Vietnam napalm victim says `God used me that day’

c. 1998 Religion News Service CLEVELAND _ With one small, graceful gesture _ merely inching up the sleeve of her sweater _ Phan Thi Kim Phuc becomes a jolting reminder of the devastation of war. The mottled, raised scars begin halfway up her forearm and claw their way around her shoulder and across her entire […]

c. 1998 Religion News Service

CLEVELAND _ With one small, graceful gesture _ merely inching up the sleeve of her sweater _ Phan Thi Kim Phuc becomes a jolting reminder of the devastation of war.

The mottled, raised scars begin halfway up her forearm and claw their way around her shoulder and across her entire back. Twenty-six years after the napalm fell, the physical scars still rage. “They are like a knife,” she said, smiling. “They feel like they are cutting me.”


The image of 9-year-old Kim Phuc, running naked and screaming from her village of Trang Bang after a U.S.-ordered strike by a South Vietnamese air unit, remains one of the most searing images of the Vietnam War.

The napalm, a jellied gasoline, scorched 75 percent of her body with third-degree burns. Associated Press photographer Nick Ut captured the little girl on film and then rushed her to a hospital, saving her life. His photo of her anguished, contorted face was published around the world, and is widely cited as having expedited the end of the war.

“I am proud about that,” said Kim Phuc, now 35. “God used me that day. Even though so much of my body was burned, my feet were not burned, and so I could run out and be there for that photo. It saved a lot of souls and brought an end to the war.”

God used me that day. Kim Phuc knows her words cause some to wince and others to question how she could possibly accept her fate that day as God’s will. But she only smiles and then laughs.

Those five words not only embody her spiritual beliefs, they are the driving force behind such activities as her recent appearance at a seminar on anger and rage reconciliation held at a Cleveland health center.

Hers is a message of forgiveness and the healing power of God’s love.

“People ask me a lot, `How can you smile all the time?”’ Kim Phuc said. “I tell them: `I was never angry. God created me this way. He created me laughing and smiling.’

“And he created that moment when I was burned and photographed so that I could help others. He gave me a life, and then he changed my life, and then he healed me.”


Kim Phuc said she was never bitter, even as she endured a long struggle with physical and emotional pain.

For 10 years after the napalm attack, she was forgotten by the same world public that had been been outraged by her photo image.

“After the war ended, nobody knew me,” she said.

Forget about it _ everybody left was a survivor, she was told. Many others died, she was reminded.

Among the dead were her two infant cousins _ not two of her brothers, as was widely reported. She, her parents and seven siblings all survived, but they lost everything else to the war.

In 1982, a German journalist asked the Vietnamese government what had become of “the girl in the picture.” His inquiry led to a two-year search for Kim Phuc.

When government officials found her, they ordered her to leave medical school and return to her village so they could use her for propaganda. For several years, she was forced to do interview after interview with foreign journalists.


At the time, she was emotionally devastated. But her anguish led her to God, Kim Phuc said. “Deep in my heart now I thank them (the Hanoi government) because I turned to God. I realized I was so unhappy, and even though I tried so hard in my own religion, Cao Dai (a syncretic Vietnamese faith featuring elements of Confucianism, Taoism, Buddhism and Christianity), I felt no peace.”My body was weak, I just cried and cried, and finally I went to the library to read every book I could find on other religions.”
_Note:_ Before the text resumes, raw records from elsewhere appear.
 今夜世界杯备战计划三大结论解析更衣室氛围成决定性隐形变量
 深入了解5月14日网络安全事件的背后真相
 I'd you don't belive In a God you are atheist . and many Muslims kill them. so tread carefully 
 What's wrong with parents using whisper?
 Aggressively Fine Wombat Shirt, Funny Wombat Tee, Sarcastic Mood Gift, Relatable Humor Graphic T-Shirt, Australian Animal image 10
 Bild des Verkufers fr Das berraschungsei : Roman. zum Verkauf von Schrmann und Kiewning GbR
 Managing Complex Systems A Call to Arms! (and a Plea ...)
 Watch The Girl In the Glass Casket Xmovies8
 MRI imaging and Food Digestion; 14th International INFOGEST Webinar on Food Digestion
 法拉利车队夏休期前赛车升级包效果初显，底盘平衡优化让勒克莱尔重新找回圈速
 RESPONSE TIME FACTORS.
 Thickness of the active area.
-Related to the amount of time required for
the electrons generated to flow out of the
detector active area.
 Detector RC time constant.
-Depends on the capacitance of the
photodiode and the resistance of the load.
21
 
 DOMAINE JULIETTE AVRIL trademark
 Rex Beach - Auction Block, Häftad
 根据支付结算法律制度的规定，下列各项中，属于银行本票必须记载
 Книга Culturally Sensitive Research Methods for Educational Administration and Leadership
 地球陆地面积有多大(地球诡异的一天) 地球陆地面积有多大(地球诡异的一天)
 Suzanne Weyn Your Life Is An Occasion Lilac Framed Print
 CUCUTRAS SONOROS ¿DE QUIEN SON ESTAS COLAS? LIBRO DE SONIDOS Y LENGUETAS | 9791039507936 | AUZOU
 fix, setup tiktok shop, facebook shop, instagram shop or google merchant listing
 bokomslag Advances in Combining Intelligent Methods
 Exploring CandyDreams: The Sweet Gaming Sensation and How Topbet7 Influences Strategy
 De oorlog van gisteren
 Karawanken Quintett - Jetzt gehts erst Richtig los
Phan converted to Christianity and now regularly shares with audiences how she accepted Jesus into her life and has been healed. “He removed my burden,” she said, touching her heart. “I was free.”

In 1986, KIm Phuc was allowed to study in Cuba, where she met and married fellow Vietnamese student Toan Huy Bui in September 1992. Later that year, they flew to Moscow for their honeymoon; when their plane landed in Newfoundland to refuel, they suddenly decided to defect to Canada.

Last year they became Canadian citizens. They now have two young sons, Thomas, 4, and Stephen, 8 months. The family’s life revolves around the Baptist church to which they belong.

Last fall, Kim Phuc was named an unpaid goodwill ambassador by the United Nations Educational, Scientific and Cultural Organization (UNESCO). At the same time, she founded the Kim Foundation in Chicago, a nonprofit organization for providing aid to child war victims.

Last November, Phan took her message of forgiveness to America’s war veterans, addressing a Veterans Day crowd at the Vietnam Memorial in Washington, D.C.


“Even if I could talk face to face to the pilot who dropped the bombs, I could tell him we could not change history,” she said. “We should try to do good things for the present and the future to promote peace.”